Really Good Books About Real Murder

If you missed our compilation of really good books about fake murder, you can catch up here. Before everyone asks “what about The Devil in the White City?” I’m going to put it out there: for some reason, it was not my favorite. I apologize! I think I’ve read the first thirty pages eight times. Everyone else loves it, so you should read it.

Underground: The Tokyo Gas Attack and the Japanese Psyche, Haruki Murakami — This is one of those odd books you find yourself constantly pushing on others, then stumbling when you’re asked about the subject matter. “Oh, it’s a bunch of commentary-free interviews with the victims and perpetrators of the 1995 sarin attacks by Aum Shinrikyo. And they all sound very similar, but it’s weirdly hypnotic and troubling and brilliant. You’ll … love it?”

Fatal Vision, Joe McGinniss/The Journalist and the Murderer, Janet Malcolm — Long story short: man murders family (he totally did!), Joe McGinniss is hired to write a book about how he didn’t do it, Joe McGinniss spends time with the murderer and his defense attorneys, becomes convinced of his guilt, writes book accordingly (that would be Fatal Vision), is sued by the murderer in question, settles out of court. Janet Malcolm turns entire saga into a brilliant meditation on the inherent dishonesty of journalism. Read ’em both, in that order.

Columbine, Dave Cullen — It’s a masterpiece. It’s also a tribute to what can be achieved if a writer can step aside from the weird narratives we construct around any major societal event and just learn from the verifiable information at hand. I cannot say enough positive things about this book.

Helter Skelter, Vincent Bugliosi — Oh, this one. Personally, I think he’s too hard on some of Manson’s minions, but it’s still the definitive account, and absolutely gripping.

A Death in White Bear Lake, Barry Siegel — The loathsome woman who committed the titular crime is, by all accounts, alive and well and living in Minnesota. If you read it, you will have to talk yourself out of making a vigilante road trip. Might be best to avoid the book entirely, really. An incredible example of a successful cold case.

The Good Old Days: The Holocaust as Seen By Its Perpetrators and Bystanders, ed. Klee, Dressen, and Riess — Completely horrifying, and brilliantly compiled. Recommended for anyone who doesn’t think they have the stomach for all nine and a half hours of Lanzmann’s Shoah. You should definitely watch Shoah, however.

The Stranger Beside Me or Green River, Running Red, Ann Rule — Yes, Ann Rule can be a little tabloid-y. But, for heaven’s sake, she worked at a crisis hotline with Ted Bundy. Obviously you want to read this book. As for the latter, I must confess to a certain…yeeesh…fascination? with Gary Leon Ridgway, the Green River Killer. When he finally got picked up from an old DNA hit, no fewer than four people emailed me to say “hey, did you see they caught your guy?” He’s not my guy, per se, but I remain obsessed with the idea that he drastically scaled back his murderous ways, for a very long time, because he married this nice middle-aged lady and just wanted to hang out with her at home and watch TV and own a couple of poodles. It’s the romantic in me, I guess. Oh, and Neko Case’s “Deep Red Bells” is based on Ridgway. Let’s move on.

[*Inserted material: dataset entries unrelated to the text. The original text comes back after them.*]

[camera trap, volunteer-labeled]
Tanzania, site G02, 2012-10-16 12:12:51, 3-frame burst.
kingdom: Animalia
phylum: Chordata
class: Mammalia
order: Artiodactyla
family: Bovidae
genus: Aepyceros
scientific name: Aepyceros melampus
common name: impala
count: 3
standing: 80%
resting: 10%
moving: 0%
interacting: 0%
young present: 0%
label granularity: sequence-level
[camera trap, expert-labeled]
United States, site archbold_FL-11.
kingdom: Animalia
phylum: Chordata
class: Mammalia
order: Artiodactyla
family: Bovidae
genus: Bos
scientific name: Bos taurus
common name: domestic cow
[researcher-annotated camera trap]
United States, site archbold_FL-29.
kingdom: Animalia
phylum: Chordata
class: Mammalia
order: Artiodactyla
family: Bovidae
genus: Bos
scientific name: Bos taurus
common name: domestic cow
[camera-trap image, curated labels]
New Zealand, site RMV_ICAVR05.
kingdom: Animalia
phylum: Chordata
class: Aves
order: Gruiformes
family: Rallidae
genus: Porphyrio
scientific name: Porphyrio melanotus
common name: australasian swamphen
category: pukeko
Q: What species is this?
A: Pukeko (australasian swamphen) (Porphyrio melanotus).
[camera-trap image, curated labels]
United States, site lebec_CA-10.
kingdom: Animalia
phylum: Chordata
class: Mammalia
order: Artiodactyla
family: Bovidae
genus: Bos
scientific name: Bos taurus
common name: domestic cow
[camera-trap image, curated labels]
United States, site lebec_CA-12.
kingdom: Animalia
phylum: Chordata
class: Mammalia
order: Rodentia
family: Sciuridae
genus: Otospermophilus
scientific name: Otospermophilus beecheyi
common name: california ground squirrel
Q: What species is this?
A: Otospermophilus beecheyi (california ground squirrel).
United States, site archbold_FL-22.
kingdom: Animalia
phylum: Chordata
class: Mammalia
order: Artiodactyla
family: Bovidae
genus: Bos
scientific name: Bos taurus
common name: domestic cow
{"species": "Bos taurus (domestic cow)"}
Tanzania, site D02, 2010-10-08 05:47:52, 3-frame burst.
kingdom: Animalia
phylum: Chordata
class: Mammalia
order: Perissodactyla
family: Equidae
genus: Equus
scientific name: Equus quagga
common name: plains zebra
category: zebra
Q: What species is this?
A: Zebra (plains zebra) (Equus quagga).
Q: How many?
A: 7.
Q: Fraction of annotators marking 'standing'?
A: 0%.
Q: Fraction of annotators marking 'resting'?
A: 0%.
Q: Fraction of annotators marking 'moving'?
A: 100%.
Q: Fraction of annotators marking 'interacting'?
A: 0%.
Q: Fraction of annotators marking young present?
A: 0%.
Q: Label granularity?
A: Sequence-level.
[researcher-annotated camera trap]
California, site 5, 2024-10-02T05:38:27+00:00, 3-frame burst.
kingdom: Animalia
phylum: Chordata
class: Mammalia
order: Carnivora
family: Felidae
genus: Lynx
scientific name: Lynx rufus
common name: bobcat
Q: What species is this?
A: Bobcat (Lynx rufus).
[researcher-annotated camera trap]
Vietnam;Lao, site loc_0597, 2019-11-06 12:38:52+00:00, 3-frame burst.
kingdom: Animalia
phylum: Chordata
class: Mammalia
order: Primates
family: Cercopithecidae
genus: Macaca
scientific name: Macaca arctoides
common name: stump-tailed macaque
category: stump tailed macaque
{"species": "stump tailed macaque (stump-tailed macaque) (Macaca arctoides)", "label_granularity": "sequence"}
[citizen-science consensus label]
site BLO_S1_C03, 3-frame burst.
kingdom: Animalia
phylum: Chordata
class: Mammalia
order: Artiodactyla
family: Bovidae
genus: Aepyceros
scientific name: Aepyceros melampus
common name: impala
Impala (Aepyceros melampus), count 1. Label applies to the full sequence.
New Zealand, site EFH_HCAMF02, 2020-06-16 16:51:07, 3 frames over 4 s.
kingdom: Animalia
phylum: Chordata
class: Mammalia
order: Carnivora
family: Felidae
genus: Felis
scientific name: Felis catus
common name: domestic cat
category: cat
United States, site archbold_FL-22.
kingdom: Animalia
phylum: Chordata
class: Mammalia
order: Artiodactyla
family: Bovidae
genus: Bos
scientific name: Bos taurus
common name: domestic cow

Bloodlands: Europe Between Hitler and Stalin, Timothy Snyder — Extraordinary book, although, again, not exactly light reading. And, of course, perfect ammunition for the still-unsuccessful campaign to take away Walter Duranty’s Pulitzer.

The Maul and the Pear Tree, P.D. James and Thomas Critchley — Would that I could get through a reading list without hawking a book by P.D. James. Alas, she is my spirit animal. A personal favorite in the annals of (extremely old) true crime. What a weird, delightful little book.

Cries Unheard, Gitta Sereny — You may or may not be familiar with the case of Mary Bell, who, at the age of 10, killed two small boys. Sereny has a tough job in making Mary Bell into a sympathetic figure, but I believe she does manage it. Sereny has a passionate interest in the question of evil and personal redemption, which she explored in her better-known book on Albert Speer.

Famous Trials, John Mortimer — This completely random little collection of English murder trivia is utterly engrossing. Keep in mind that it’s just cobbled together from the rather more epic Notable British Trials series, which is the spiritual father of…

TruTV’s Crime Library — I have wasted … years … of my life in here. I regret nothing. Tread lightly, lest you descend into gradual madness and paranoia.

(Shot in the Heart and Wicked Beyond Belief appeared on previous reading lists, and In Cold Blood has obviously already been read by anyone who really cares about murder.)